Aim of the exercise> From the entries below, please output exactly the lines starting at the one containing "[researcher-annotated camera trap]" and ending at the one containing "common name: bird", both included.

═════ Data for this task ═════

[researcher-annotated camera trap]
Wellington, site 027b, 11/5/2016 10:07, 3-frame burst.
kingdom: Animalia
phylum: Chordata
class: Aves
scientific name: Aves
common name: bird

═════
═════ Data for this task ═════

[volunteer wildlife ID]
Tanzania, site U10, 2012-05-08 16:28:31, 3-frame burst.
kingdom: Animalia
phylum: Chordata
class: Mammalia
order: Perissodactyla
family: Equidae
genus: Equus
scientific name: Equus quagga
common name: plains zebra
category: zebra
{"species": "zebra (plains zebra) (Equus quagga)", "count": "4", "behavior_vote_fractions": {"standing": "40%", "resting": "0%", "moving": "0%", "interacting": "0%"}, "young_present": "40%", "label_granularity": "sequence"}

═════

Task response>
[researcher-annotated camera trap]
Wellington, site 027b, 11/5/2016 10:07, 3-frame burst.
kingdom: Animalia
phylum: Chordata
class: Aves
scientific name: Aves
common name: bird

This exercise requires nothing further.